Donald Judd’s daughter and the president of the Judd Foundation, Rainer Judd, said that what she found most compelling about the clips the other panelists showed was their revelation of “the human quality” in their often famous subjects. The Judd Foundation, as Ms. Judd and the foundation’s executive director, Barbara Hunt McLanahan, noted, recently began its own oral-history project, conducting interviews with people about Judd’s move to Marfa, Texas, from New York in the 1970s and his reception there.

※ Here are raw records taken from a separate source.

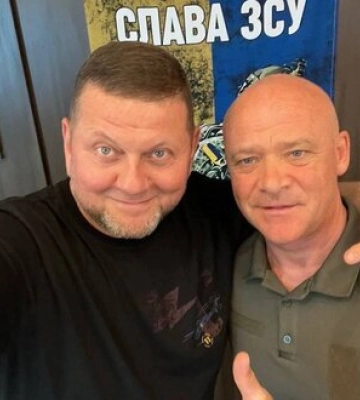 Залужний сфотографувався з підозрюваним у корупції мером Одеси Трухановим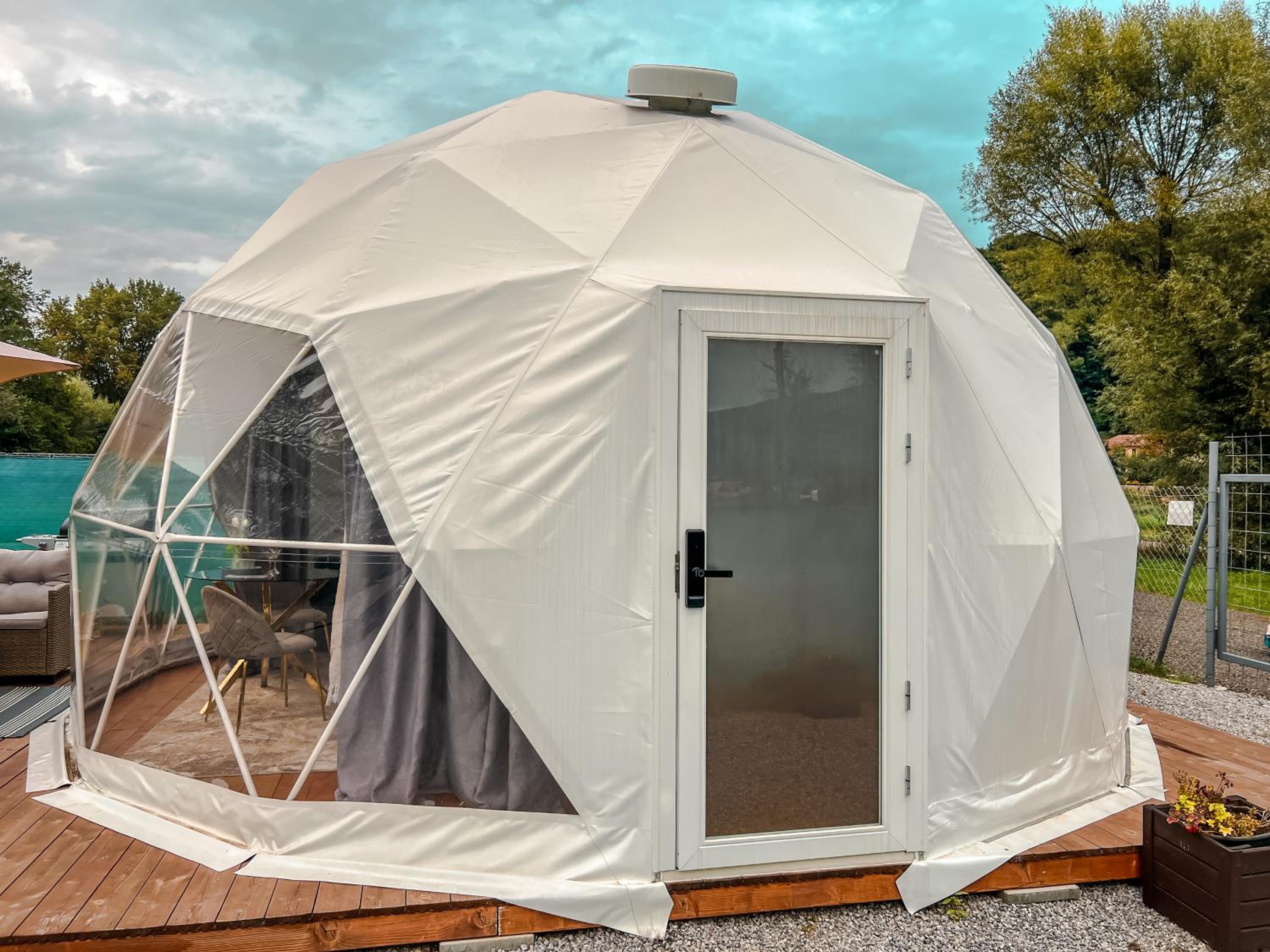 Hideaway Glamping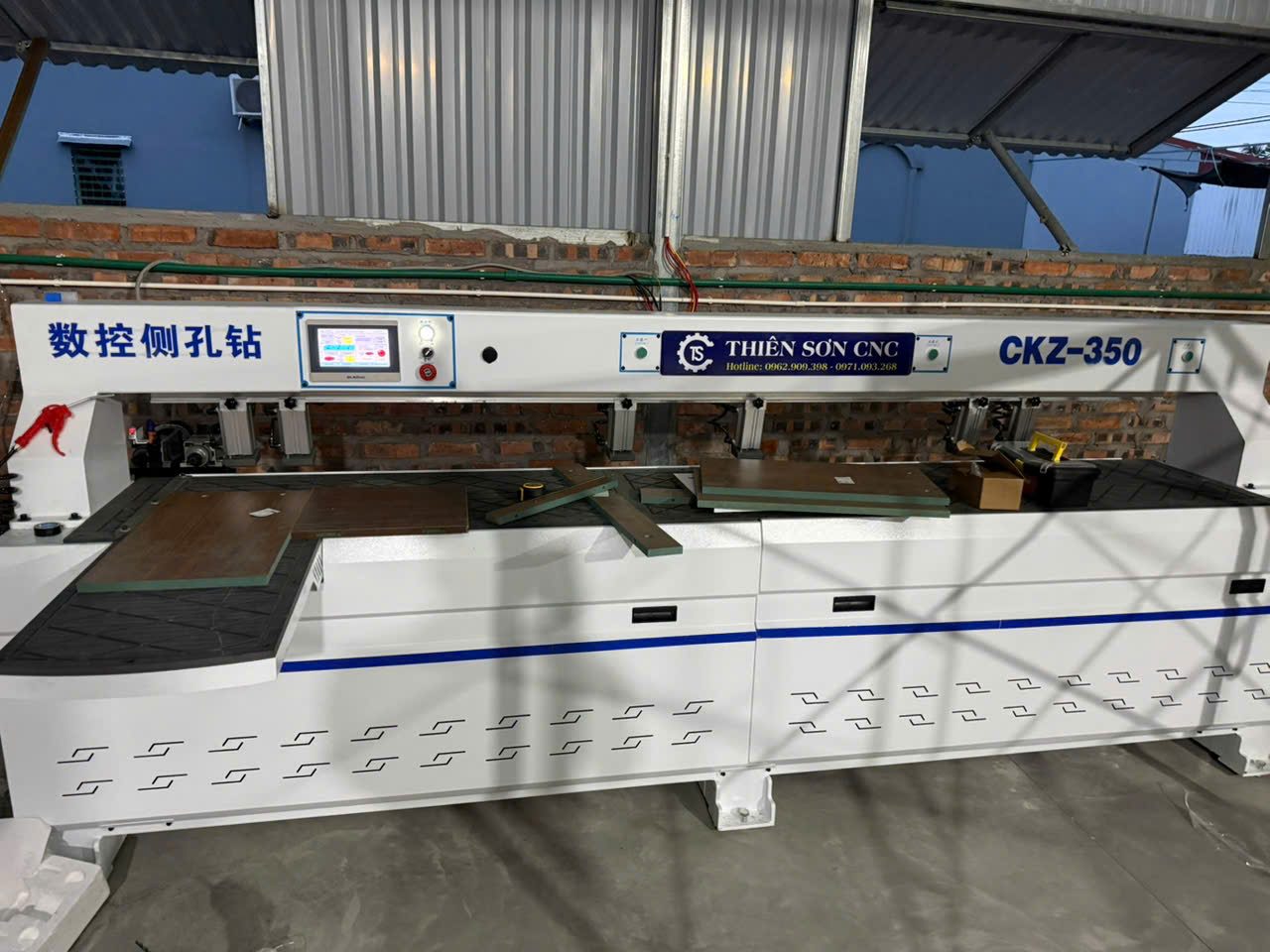 máy khoan ngang laser 2 đầu giá bao nhiêu hình ảnh thực tế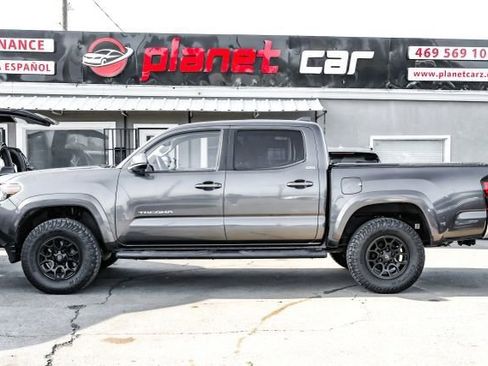 Used 2020 Toyota Tacoma SR5 image 21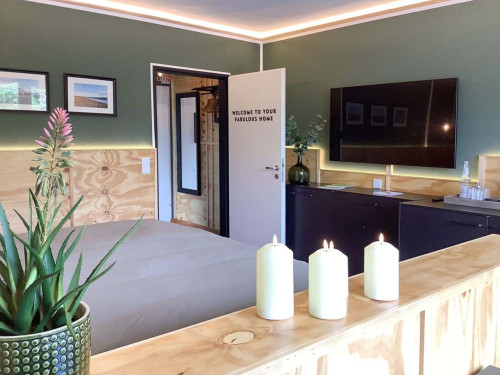 Meerbusch, Apartment with balcony, ground floor, 1-2 people, incl. comprehensive service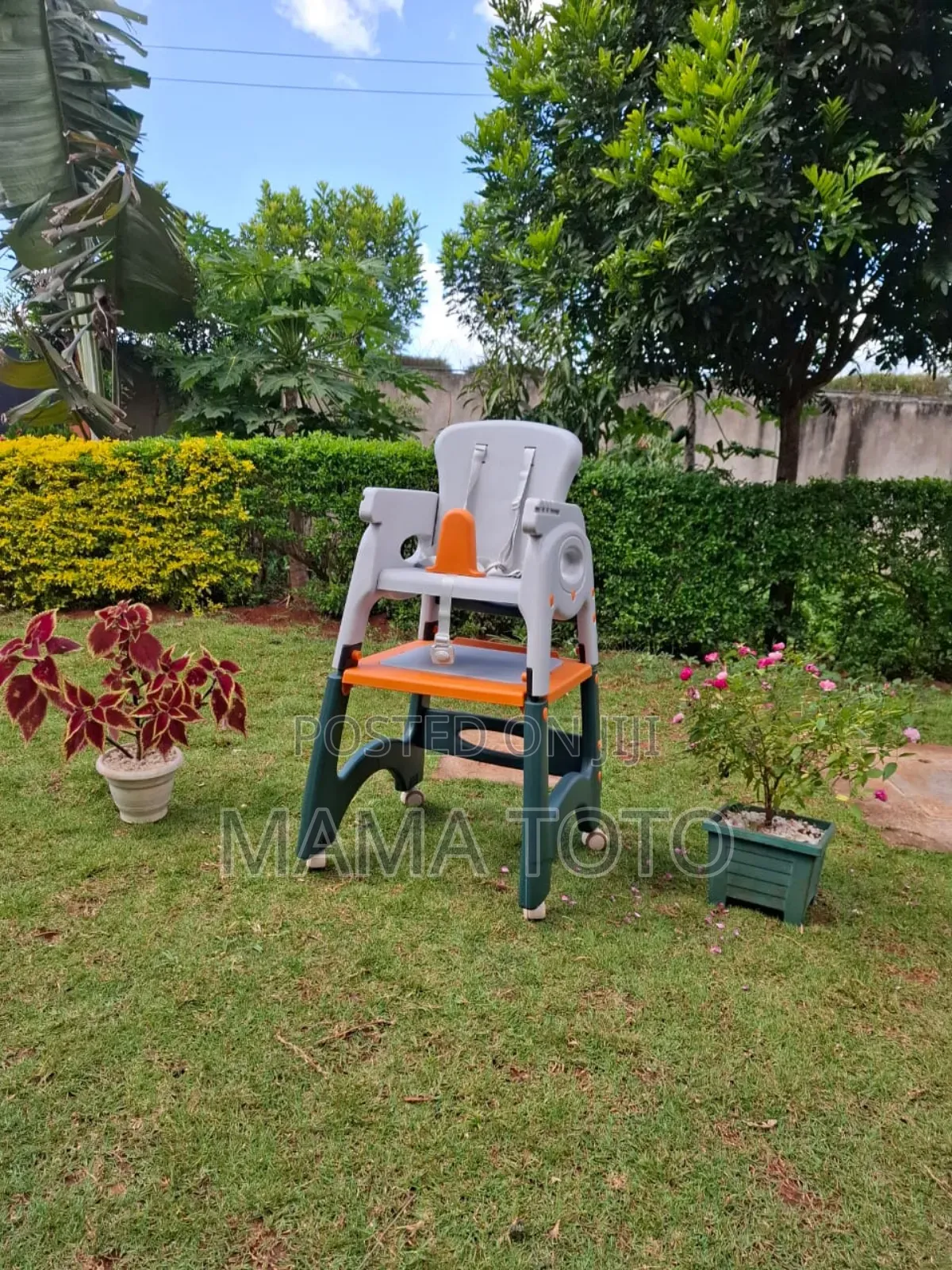 Kids Feeding Table
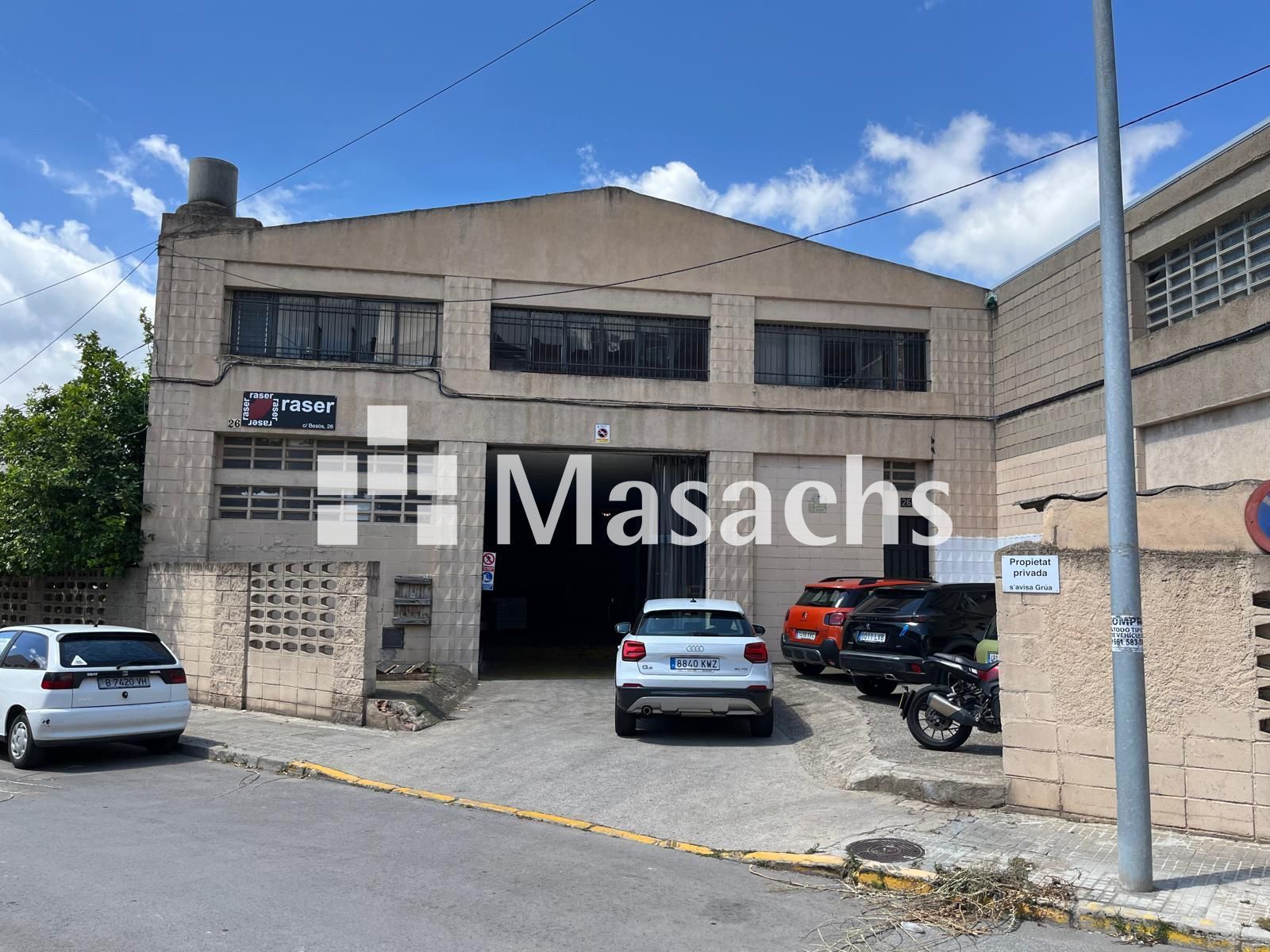 Vista exterior de Nau industrial en venda en Ripollet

Ms. McLanahan and the director of MoMA, Glenn Lowry, who served as the panel’s moderator, referred glancingly to the foundation’s past difficulties: Mr. Lowry, who is a former trustee, expressed “great pride in the steps that have been made to put the foundation in good order.” Ms. McLanahan said that now that the foundation has an endowment and an operating budget — thanks to a $24 million Judd-only auction last year at Christie’s — “we’re moving forward with the things we need to do to preserve Judd’s legacy.”

The auction, at which the foundation sold 35 pieces from the estate, triggered considerable controversy. Many people argued that the foundation should have tried tosell the works to museums first, and the artist’s former girlfriend, Marianne Stockebrand, resigned from the foundation board.